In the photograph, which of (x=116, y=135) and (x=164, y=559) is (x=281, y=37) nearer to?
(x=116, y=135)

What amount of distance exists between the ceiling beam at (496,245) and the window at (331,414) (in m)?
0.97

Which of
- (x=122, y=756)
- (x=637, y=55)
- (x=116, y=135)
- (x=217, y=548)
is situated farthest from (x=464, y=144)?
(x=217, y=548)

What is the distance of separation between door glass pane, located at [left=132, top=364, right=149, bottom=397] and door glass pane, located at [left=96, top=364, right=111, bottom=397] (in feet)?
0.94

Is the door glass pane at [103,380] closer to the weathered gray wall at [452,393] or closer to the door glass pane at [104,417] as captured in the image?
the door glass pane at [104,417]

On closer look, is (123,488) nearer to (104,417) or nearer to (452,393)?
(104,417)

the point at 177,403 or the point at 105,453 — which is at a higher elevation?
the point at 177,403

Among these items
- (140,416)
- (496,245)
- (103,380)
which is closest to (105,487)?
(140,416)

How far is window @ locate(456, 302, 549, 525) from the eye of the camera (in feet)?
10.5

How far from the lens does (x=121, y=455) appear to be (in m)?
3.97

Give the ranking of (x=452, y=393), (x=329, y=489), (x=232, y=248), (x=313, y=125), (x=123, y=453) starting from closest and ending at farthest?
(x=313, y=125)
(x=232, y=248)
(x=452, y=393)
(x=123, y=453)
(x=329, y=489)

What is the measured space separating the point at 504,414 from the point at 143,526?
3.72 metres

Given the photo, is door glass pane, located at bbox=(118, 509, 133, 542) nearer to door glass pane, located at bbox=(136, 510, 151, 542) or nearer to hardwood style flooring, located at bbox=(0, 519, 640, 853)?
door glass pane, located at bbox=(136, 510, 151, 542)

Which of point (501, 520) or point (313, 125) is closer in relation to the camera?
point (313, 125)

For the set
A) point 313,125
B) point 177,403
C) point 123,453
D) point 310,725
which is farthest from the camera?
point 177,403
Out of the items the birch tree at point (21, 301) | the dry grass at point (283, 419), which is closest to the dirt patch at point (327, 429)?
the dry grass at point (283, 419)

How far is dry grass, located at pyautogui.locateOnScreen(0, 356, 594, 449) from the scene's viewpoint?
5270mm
____
Starting at the line that contains "the point at 177,403 or" and ending at the end of the material, rewrite those lines with "closest" swapped for "nearest" and nothing else changed.

the point at 177,403 or the point at 105,453 — which is at a higher elevation?
the point at 177,403

Among these items
- (140,416)
- (496,245)
- (103,380)
which is nearest to (105,487)?
(140,416)

How far is window @ locate(456, 302, 549, 525) from the eye of the camera (in feet)?
10.5

How far from the lens does (x=121, y=455) appear to be (in m)?
3.97

Give the ranking of (x=452, y=393), (x=329, y=489), (x=232, y=248), (x=313, y=125), (x=123, y=453) starting from nearest and ending at farthest?
(x=313, y=125)
(x=232, y=248)
(x=452, y=393)
(x=123, y=453)
(x=329, y=489)

What is the measured space separating the point at 504,414 from the point at 143,526?
3.72 metres

Given the photo, is door glass pane, located at bbox=(118, 509, 133, 542) nearer to door glass pane, located at bbox=(136, 510, 151, 542) or nearer to hardwood style flooring, located at bbox=(0, 519, 640, 853)?
door glass pane, located at bbox=(136, 510, 151, 542)

Which of point (501, 520) or point (313, 125) is closer in relation to the camera?
point (313, 125)

For the set
A) point 313,125
B) point 177,403
C) point 123,453
D) point 310,725
which is farthest from the camera?
point 177,403
Out of the items the birch tree at point (21, 301) | the dry grass at point (283, 419), which is nearest to the dirt patch at point (327, 429)?
the dry grass at point (283, 419)

How far is dry grass, located at pyautogui.locateOnScreen(0, 356, 594, 449) from the scene's viewpoint?
5270mm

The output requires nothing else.